01:32 * ilovefire eyes. Still running.
01:32
<@Vornicus>
ilf: that's not very auspicious. Are you printing a lot of stuff or something?
01:32
<@ilovefire>
and using 97% of my CPU process.
01:33
<@ilovefire>
vorn: Well, the list known_primes.
01:33
<@ilovefire>
... oh shit.
01:33
<@C_tiger>
I did say....
01:33
<@Vornicus>
Well, the 97% is not surprising; this is a processor-heavy operation.
01:34
<@ilovefire>
give me a second to end the processes so I can restart it and NOT screw up this time
01:34
<@Vornicus>
ctrl-c
01:34
<@Vornicus>
I think that works when IDLE is thinking too hard.
01:34
<@C_tiger>
It works.
01:35
<@ilovefire>
all it did was change it form *Python Shell* to *Python Shell* (Not REsponding)
01:35
<@ilovefire>
... there we go
01:35
<@C_tiger>
Ok, before you run it again, comment out the return known_primes line
01:36
<@ilovefire>
78498 8.26599979401 8.26600806001e-006
01:36
<@ilovefire>
that's what it returns me
01:36
<@Vornicus>
8 seconds.
01:37
<@C_tiger>
Yeah, the crashing was it trying to display a 78498-length list
01:37
<@Vornicus>
When you ran it using every number, it was 22 seconds.

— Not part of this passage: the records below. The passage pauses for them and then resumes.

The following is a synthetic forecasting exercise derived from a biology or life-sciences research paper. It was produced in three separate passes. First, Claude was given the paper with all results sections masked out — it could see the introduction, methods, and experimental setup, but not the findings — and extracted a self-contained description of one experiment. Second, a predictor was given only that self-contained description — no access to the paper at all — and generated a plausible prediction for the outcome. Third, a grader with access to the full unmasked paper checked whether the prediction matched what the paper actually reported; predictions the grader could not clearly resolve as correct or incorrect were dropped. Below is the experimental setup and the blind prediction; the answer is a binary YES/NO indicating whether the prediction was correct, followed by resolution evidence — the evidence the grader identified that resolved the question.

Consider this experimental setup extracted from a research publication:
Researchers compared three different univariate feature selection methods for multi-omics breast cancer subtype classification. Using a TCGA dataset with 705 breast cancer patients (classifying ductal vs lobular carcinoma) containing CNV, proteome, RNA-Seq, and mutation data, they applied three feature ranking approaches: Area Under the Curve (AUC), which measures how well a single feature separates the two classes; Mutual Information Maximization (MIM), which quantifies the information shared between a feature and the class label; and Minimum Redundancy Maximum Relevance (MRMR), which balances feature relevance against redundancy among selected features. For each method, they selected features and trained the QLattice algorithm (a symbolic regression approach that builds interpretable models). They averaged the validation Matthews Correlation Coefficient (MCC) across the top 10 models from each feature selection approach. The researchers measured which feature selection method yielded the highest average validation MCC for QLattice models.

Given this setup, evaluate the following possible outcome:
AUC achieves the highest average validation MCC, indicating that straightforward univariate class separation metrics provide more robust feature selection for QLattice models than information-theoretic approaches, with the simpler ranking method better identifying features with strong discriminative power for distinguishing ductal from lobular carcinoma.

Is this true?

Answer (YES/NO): NO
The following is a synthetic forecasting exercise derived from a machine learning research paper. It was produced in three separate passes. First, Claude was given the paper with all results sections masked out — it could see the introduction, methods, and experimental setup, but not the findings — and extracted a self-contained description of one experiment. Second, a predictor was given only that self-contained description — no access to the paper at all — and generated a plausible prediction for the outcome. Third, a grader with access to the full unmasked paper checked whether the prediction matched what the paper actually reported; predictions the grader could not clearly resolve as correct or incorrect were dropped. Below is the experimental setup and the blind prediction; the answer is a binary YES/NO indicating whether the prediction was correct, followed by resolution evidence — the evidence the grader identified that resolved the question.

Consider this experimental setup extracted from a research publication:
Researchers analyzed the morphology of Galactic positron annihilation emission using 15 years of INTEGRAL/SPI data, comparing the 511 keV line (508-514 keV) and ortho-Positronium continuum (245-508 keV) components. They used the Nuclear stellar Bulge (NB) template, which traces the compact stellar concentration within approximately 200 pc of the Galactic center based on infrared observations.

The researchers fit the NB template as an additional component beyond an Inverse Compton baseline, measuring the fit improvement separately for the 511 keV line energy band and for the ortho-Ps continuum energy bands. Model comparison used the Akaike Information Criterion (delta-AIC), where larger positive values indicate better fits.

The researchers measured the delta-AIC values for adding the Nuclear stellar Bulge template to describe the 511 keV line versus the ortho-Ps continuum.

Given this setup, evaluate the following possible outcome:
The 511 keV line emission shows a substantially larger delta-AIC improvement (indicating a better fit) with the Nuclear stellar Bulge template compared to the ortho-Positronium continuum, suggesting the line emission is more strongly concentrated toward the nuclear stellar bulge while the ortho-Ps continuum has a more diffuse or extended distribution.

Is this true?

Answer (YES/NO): NO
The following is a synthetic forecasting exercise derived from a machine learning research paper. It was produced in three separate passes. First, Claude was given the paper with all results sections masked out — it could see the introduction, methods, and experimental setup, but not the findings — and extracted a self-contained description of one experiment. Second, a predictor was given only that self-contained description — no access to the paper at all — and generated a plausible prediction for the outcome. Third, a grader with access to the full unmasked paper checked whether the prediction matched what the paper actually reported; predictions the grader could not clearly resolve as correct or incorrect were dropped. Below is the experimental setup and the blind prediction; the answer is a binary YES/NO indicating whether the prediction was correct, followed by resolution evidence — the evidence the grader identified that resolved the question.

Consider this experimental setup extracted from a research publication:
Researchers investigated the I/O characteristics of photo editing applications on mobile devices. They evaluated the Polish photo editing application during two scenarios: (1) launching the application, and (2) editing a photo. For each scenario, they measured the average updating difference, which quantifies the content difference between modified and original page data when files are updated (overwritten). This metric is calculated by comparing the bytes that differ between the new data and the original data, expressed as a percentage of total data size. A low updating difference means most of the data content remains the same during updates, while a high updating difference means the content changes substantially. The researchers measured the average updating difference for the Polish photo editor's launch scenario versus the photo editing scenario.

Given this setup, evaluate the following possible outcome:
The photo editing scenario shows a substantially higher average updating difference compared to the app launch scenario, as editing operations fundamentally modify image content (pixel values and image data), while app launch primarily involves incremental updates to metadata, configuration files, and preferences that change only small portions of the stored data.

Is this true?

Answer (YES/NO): YES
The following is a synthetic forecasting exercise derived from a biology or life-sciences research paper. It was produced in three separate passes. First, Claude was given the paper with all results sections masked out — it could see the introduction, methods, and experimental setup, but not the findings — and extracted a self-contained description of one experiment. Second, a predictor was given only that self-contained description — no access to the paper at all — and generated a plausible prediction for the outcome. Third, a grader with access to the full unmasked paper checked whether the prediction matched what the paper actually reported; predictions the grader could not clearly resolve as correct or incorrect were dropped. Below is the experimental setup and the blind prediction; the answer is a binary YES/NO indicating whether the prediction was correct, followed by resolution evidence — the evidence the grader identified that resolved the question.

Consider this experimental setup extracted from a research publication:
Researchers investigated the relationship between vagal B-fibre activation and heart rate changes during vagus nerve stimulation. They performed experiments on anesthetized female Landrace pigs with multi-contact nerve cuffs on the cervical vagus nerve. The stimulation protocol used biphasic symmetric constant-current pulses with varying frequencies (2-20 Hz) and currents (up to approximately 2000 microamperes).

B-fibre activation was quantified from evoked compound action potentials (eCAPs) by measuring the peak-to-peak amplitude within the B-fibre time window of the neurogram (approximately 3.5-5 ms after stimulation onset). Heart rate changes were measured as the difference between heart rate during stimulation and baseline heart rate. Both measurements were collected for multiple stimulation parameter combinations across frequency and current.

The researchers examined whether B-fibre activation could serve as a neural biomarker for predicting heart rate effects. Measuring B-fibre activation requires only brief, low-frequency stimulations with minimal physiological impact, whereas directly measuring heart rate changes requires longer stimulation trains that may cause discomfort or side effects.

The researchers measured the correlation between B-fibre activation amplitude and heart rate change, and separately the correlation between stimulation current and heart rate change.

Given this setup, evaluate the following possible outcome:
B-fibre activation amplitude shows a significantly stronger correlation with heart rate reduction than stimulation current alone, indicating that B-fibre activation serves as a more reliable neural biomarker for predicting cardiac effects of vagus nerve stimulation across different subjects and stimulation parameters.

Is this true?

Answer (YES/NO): NO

When you ran it using every number and not stopping at sqrt(n), it would have taken hours.
01:37
<@C_tiger>
Ok, ilf.
01:38
<@C_tiger>
Try this, remember in the code where we introduced stopping after the square root?
01:38
<@ilovefire>
yes...
01:38
<@C_tiger>
comment that part out.
01:38 AnnoDomini [AnnoDomini@Nightstar-29046.neoplus.adsl.tpnet.pl] has quit [Ping Timeout]
01:38
<@C_tiger>
(then pastie so we are all on the same page)
01:38 AnnoDomini [AnnoDomini@Nightstar-29046.neoplus.adsl.tpnet.pl] has joined #Code
01:38 mode/#code [+o AnnoDomini] by ChanServ
01:39
<@ilovefire>
http://rafb.net/p/J3H9Fb22.html
01:39 gnolam [lenin@Nightstar-10613.8.5.253.static.se.wasadata.net] has quit [Quit: Z?]
01:40
<@C_tiger>
Great, now run primes(100000)
01:40
<@C_tiger>
Then uncomment those lines (but not the return line) and run it again.
01:40
<@C_tiger>
compare.
01:43
<@ilovefire>
do do de do do de de, do do de do de
01:43
<@ilovefire>
(still running.)
01:43
<@C_tiger>
Um...
01:44
<@Vornicus>
(this does not surprise me)
01:44
<@Vornicus>
wait, are you running a million, or a hundred thousand?
01:44
<@C_tiger>
But I only did 10^5...
01:44
<@C_tiger>
yeah.
01:44
<@C_tiger>
erm 10**5 you gits.
01:45
<@C_tiger>
Ok, ctrl-c this one.
01:45
<@ilovefire>
... Whooooooops.
01:45
<@ilovefire>
pressed zero one to many times.
01:45
<@C_tiger>
Yeah... don't.
01:45
<@ilovefire>
Damnit, Gordon Frohman! You passed part of your curse to me.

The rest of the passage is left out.